Remember those Magic Eye books and pictures that were everywhere in the early 1990s? Like the picture above, they were chaotic blurs of colors, shapes and seemingly abstract patterns. The promise was that if we looked at the two-dimensional picture in the right way, we would see a three-dimensional image emerge before our very eyes!
So we would squint, move the picture around, stare into the colors – and still it looked the same. But when we were persistent, we could make it happen. If you held the picture close to your face – nose almost touching – and backed it away slowly while staring at it unblinkingly, the picture in front of you morphed magically into a beautiful, interesting, or complex design. Even though you were looking for that transformation, you were still taken by surprise when it appeared because it was right there – and had been right there the whole time. You just weren’t looking at it with the right focus. And remember how once you finally saw it, you could move the picture around and still see the inner picture – often even more clearly when you moved it farther away? That’s because your focus at that point was on the depth of of the picture instead of the chaotic facade.

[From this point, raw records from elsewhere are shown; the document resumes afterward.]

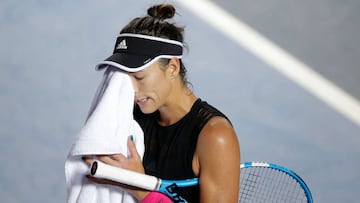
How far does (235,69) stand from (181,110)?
1245mm

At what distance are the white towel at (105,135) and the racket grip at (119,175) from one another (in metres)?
0.07

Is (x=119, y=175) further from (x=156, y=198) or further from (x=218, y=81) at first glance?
(x=218, y=81)

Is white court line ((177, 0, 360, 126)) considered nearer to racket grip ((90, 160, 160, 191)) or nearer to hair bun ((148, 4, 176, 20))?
hair bun ((148, 4, 176, 20))

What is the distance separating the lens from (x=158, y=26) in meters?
1.40

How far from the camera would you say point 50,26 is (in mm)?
2609

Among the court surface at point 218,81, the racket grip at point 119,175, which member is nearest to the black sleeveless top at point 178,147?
the racket grip at point 119,175

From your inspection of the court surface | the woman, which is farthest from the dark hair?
the court surface

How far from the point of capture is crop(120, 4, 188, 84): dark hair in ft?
4.56

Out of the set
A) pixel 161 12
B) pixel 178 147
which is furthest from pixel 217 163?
pixel 161 12

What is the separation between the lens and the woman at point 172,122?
1321 mm

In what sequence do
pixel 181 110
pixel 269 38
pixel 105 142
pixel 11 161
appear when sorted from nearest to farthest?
pixel 105 142 < pixel 181 110 < pixel 11 161 < pixel 269 38

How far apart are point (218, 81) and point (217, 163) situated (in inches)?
52.2

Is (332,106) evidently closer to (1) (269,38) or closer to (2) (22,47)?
(1) (269,38)

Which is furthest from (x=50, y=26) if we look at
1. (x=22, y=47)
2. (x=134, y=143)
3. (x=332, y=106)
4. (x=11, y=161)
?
(x=134, y=143)
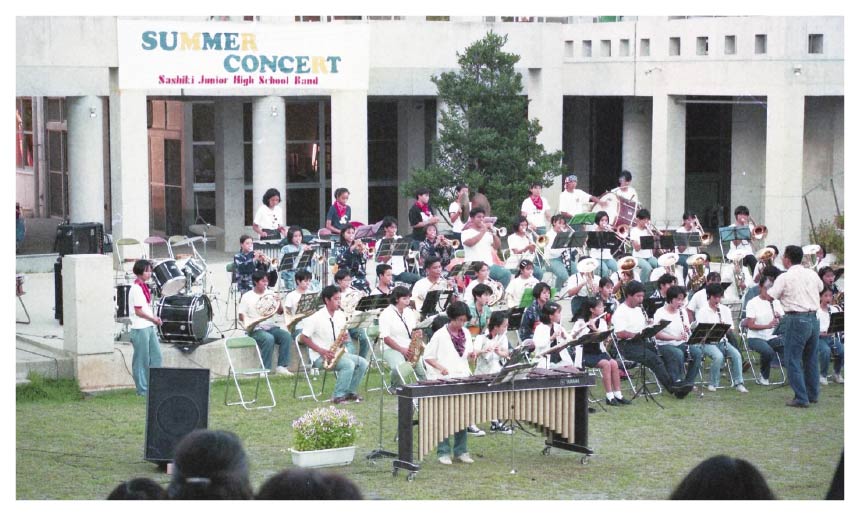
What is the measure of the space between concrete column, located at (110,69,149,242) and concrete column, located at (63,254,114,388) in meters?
7.72

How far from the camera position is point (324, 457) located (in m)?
13.0

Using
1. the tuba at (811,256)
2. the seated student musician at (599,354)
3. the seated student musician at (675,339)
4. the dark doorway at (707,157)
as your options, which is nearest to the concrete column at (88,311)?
the seated student musician at (599,354)

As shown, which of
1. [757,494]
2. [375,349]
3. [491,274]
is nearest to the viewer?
[757,494]

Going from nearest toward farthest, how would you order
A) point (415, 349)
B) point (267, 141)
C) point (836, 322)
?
point (415, 349) → point (836, 322) → point (267, 141)

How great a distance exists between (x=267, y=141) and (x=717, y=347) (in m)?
11.4

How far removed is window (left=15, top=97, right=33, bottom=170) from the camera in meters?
33.8

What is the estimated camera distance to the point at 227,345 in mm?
15945

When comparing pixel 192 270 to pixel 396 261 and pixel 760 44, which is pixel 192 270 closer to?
→ pixel 396 261

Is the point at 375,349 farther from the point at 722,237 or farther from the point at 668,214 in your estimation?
the point at 668,214

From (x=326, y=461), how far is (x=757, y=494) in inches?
308

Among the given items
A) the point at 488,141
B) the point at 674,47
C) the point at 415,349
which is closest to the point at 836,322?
the point at 415,349

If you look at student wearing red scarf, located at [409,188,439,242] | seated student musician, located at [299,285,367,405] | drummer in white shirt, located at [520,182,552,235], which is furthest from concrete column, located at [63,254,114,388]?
drummer in white shirt, located at [520,182,552,235]

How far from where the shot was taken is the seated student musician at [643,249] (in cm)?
2050
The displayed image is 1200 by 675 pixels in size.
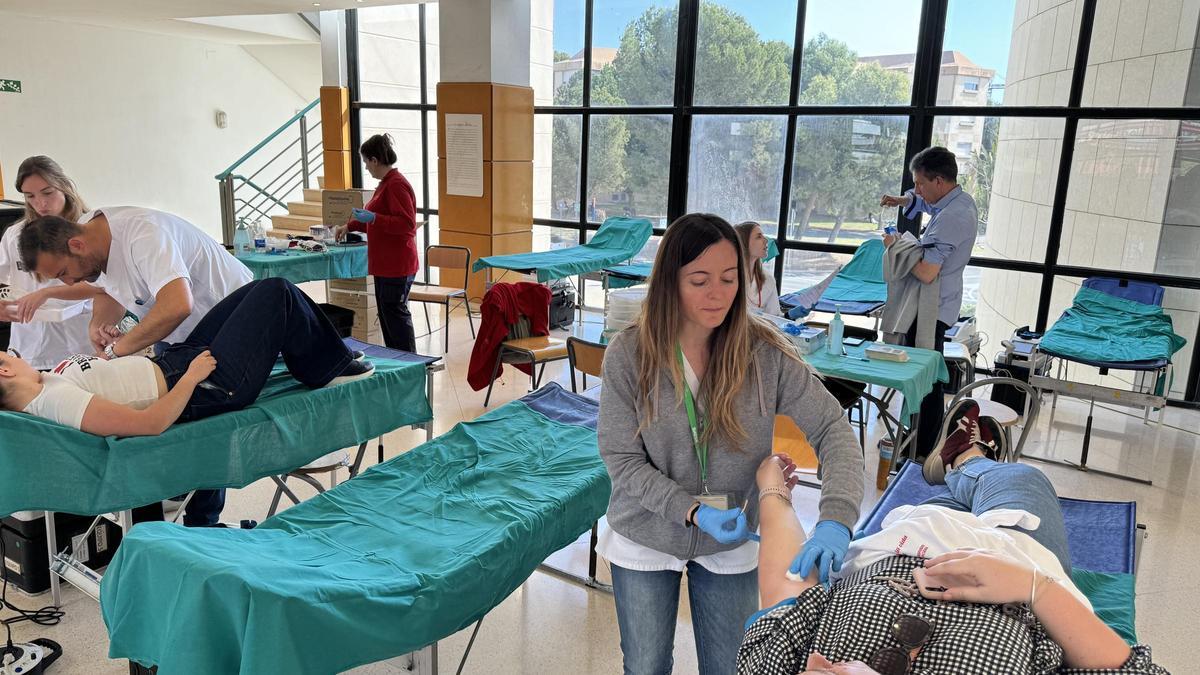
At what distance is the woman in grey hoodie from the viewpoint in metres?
1.40

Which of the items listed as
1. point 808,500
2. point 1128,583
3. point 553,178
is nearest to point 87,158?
point 553,178

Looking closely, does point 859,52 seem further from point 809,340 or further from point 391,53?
point 391,53

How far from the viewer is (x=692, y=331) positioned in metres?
1.47

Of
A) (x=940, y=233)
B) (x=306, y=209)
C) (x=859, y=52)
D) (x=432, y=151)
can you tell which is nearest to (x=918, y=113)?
(x=859, y=52)

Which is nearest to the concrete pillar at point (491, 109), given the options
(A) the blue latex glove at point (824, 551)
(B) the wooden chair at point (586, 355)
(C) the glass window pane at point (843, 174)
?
(C) the glass window pane at point (843, 174)

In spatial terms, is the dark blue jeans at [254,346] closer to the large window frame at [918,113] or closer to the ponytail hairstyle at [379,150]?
the ponytail hairstyle at [379,150]

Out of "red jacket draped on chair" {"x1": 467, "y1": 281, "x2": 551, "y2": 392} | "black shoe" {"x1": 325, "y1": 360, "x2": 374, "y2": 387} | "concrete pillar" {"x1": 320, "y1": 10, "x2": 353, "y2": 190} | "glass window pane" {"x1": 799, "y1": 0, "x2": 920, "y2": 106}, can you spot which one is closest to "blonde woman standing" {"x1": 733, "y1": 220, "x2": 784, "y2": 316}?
"red jacket draped on chair" {"x1": 467, "y1": 281, "x2": 551, "y2": 392}

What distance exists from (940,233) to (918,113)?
2.22 m

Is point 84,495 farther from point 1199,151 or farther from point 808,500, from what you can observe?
point 1199,151

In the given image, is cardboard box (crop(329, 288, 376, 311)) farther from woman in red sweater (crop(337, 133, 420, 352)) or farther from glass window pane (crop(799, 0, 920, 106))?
glass window pane (crop(799, 0, 920, 106))

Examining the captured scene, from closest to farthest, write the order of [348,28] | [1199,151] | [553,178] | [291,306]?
[291,306] < [1199,151] < [553,178] < [348,28]

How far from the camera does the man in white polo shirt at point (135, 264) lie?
2.35 m

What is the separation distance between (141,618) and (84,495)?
2.31 ft

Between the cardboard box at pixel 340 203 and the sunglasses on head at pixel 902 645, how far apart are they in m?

And so it is with marriage. We let the surface appearance of chaos and disconnectedness in our busy lives turn into our reality – the 2D version of us. The beautiful, the interesting, the foundation of what we started with is in the midst of that. It’s available for us to return to and hold on to when our big picture blurs into something we don’t recognize. It’s worth the effort to squint and shift our view and persist in our efforts until we see clearly what our main focus is – the 3D version of us. Once you know where it is, it’s what you keep seeing.